Addicts Working with Addicts Show Empathy

Glenn is a THOMAS Graduate

The last time I appeared in Edges was two years ago. I was in the treatment centre. I had been in addiction for 26 years and I had hit rock-bottom. It was an abstinence community with a 12 Steps programme.  I spent six months there and moved into the THOMAS second stage. I received help from the THOMAS Floating Support unit with getting into education and I started working on myself.

There I started learning life-skills such as paying bills and taking responsibility for myself. There they really pushed me and the support workers gave me a lot of help. They saw the potential in me. I got involved with the Service User Network where a lot of the THOMAS clients are involved and I got on the committee there. I took on a few roles with the committee and went to college to do a DANOS course which is about drug misuse which will help me to become a drug practitioner.

Over the last two years I have discovered that I am quite a good person. There is nothing during that time that I have put my mind to and not achieved. And I am still living. I like what I am turning into and I am still learning. The 12 Step Programme is about learning and living a day at a time. I can live with that and I have learned that I can be quite responsible. I am maintaining a house, a job and I feel that drugs are quite a long way away from me now. But I have to still keep working on it. Life has turned out good for me.

Eighteen months ago I volunteered to do work at the THOMAS Academy in Blackpool. I started doing groups and since then things have progressed. Doing group work at the Blackpool Academy has made me realise how hard it is working with addicts. I have also learned that working in a team environment is challenging but I think I fit in quite well. But again it is about taking responsibility.

Working in a group dynamic with Blackpool and also in the rehab at Witton Bank, I do life skills, motivation, 12 Steps, anger management and behavioural therapy. I enjoy these groups even though they are challenging. I have learned lots of things at Blackpool Academy one of them is confidentiality, also risk assessments which I also learned about at College, but I can have first hand experience of at  Blackpool.

Addicts who are working with addicts can have empathy because they have been there, this does not take anything away from the staff working with addicts at the THOMAS Projects because they do understand but ex-addicts can take it to a higher level of understanding, a text-book is different than experience. You can’t learn about the disease-concept you have got to live it. It’s the therapeutic value of one addict helping another and THOMAS has a lot of this because of the number of them coming through the programme who are now working for the Organisation. I can see that working.

- [Information supplied]
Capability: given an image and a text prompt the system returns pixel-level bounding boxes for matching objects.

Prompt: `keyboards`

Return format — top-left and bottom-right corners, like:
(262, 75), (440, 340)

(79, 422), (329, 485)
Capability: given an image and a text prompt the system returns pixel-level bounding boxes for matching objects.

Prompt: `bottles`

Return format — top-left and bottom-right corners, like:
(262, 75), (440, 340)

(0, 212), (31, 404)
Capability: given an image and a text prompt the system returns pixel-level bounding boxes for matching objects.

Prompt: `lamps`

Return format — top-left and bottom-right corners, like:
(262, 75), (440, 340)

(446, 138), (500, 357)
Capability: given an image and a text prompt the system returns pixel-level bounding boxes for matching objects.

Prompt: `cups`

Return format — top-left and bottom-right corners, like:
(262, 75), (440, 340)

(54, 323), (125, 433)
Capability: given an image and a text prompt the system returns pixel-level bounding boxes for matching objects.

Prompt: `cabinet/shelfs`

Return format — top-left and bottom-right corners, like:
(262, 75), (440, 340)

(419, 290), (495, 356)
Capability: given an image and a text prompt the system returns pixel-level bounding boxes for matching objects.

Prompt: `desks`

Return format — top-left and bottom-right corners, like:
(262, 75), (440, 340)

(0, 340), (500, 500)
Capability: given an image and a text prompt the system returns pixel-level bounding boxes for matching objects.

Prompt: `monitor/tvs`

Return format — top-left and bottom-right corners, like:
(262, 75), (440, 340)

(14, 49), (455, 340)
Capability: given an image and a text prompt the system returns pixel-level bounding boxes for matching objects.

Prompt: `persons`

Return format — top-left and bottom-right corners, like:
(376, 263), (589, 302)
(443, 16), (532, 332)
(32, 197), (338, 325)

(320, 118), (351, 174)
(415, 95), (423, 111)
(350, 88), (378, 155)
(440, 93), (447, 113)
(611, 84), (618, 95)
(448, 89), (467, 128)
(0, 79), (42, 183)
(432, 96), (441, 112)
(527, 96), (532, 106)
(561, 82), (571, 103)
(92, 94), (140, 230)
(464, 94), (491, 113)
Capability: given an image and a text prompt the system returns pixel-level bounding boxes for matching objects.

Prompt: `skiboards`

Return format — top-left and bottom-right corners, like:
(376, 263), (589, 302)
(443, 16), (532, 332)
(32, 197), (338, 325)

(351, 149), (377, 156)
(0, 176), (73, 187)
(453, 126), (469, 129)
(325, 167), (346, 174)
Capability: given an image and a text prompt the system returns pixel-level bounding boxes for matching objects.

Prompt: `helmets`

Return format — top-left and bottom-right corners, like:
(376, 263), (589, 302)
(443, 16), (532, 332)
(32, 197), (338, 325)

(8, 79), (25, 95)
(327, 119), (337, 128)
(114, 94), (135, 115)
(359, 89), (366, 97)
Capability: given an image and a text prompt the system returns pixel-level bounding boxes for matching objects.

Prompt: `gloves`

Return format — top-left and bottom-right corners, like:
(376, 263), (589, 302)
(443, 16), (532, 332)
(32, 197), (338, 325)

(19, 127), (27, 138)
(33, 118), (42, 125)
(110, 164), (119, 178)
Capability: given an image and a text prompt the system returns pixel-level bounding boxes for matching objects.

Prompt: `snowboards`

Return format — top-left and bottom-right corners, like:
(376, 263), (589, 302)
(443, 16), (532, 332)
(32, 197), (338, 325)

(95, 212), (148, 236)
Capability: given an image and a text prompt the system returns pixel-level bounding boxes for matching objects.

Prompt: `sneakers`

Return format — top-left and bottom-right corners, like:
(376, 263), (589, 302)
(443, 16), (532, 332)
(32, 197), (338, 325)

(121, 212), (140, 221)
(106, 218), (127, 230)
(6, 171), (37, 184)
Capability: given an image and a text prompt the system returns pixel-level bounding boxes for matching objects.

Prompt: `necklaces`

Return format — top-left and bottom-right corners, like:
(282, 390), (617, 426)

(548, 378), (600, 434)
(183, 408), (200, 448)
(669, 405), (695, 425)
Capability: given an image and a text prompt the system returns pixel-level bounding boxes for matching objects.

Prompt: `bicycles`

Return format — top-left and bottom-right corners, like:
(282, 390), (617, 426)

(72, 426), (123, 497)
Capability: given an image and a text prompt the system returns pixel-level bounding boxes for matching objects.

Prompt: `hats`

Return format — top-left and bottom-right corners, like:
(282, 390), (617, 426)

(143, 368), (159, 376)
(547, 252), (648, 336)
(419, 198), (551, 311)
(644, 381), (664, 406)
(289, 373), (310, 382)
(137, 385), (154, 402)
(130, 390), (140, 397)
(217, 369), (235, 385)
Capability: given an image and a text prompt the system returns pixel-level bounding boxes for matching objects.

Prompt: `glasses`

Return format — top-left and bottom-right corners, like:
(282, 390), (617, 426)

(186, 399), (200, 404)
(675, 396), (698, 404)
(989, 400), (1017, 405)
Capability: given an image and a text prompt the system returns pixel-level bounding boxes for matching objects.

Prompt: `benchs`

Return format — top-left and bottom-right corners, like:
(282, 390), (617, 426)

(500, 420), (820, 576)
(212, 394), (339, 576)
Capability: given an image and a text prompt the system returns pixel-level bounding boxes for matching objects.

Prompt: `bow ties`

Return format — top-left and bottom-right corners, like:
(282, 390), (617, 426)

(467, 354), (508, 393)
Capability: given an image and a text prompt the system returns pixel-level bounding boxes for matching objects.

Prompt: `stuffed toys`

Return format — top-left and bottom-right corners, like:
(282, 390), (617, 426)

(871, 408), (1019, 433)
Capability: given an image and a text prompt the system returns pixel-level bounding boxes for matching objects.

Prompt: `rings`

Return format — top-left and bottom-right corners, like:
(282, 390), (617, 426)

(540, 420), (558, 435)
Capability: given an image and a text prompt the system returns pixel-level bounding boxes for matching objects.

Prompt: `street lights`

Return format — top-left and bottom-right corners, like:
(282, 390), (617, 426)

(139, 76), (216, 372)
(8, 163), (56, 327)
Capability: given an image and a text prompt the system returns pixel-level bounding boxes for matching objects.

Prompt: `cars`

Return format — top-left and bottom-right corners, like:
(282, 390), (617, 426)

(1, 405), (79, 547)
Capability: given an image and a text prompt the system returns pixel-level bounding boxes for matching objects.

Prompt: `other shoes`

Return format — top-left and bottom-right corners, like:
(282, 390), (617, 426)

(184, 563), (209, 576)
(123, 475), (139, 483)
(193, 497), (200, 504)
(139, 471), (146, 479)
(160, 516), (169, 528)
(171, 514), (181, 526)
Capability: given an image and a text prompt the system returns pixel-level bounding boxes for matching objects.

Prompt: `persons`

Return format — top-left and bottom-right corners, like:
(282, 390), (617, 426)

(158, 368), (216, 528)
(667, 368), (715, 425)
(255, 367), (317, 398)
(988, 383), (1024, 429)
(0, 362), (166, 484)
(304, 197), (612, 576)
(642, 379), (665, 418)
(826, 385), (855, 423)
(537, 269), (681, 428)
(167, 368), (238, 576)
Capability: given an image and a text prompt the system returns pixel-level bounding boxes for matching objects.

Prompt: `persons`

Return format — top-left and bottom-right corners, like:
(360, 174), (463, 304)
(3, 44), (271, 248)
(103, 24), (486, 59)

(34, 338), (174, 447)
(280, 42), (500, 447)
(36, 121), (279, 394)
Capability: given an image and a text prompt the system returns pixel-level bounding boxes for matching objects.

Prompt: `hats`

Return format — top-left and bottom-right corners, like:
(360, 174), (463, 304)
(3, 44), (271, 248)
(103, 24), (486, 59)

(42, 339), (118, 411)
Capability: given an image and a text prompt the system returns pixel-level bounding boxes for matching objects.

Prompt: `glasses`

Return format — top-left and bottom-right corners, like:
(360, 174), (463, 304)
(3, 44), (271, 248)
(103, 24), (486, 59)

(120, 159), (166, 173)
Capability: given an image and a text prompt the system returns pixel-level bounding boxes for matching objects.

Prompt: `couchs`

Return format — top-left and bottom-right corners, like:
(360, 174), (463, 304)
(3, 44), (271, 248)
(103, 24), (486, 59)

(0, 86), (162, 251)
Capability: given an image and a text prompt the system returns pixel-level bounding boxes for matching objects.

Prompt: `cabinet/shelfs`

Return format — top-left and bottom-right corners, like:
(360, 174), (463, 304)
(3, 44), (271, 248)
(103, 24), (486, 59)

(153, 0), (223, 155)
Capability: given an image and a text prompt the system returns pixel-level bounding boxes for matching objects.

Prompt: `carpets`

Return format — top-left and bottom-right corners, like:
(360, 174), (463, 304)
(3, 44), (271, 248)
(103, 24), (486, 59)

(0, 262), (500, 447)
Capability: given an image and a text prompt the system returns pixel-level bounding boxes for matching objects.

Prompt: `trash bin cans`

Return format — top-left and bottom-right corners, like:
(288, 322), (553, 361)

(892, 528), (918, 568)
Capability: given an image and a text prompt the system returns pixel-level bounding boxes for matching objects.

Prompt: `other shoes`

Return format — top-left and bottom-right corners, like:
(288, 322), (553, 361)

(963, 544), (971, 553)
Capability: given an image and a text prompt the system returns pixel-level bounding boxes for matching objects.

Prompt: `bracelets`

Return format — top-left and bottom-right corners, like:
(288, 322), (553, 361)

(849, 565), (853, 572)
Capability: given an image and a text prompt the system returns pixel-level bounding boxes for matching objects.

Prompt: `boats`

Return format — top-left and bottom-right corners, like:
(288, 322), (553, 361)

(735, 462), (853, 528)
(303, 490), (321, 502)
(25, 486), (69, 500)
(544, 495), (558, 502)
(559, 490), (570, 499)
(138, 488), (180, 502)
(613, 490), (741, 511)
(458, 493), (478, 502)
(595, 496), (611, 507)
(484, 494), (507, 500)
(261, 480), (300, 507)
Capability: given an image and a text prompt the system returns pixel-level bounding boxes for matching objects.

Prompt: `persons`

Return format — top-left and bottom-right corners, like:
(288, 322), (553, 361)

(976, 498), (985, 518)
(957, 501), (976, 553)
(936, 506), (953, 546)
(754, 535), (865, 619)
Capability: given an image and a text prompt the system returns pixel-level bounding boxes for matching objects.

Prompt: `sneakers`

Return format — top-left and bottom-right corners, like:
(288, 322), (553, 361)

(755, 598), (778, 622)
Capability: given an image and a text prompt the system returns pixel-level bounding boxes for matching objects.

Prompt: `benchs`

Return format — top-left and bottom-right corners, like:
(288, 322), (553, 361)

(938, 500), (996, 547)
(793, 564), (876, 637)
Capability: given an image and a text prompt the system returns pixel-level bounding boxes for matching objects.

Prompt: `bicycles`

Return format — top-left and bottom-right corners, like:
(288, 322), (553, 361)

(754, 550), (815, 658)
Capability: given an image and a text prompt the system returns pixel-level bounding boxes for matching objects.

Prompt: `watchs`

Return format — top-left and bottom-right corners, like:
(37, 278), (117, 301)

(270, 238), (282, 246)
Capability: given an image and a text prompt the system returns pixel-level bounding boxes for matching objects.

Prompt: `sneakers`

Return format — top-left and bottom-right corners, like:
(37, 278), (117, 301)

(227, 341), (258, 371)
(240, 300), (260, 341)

- [Task requirements]
In the account of addicts working with addicts, how many years had the writer been in addiction before entering the treatment center?

- [Output for this task]
26 years.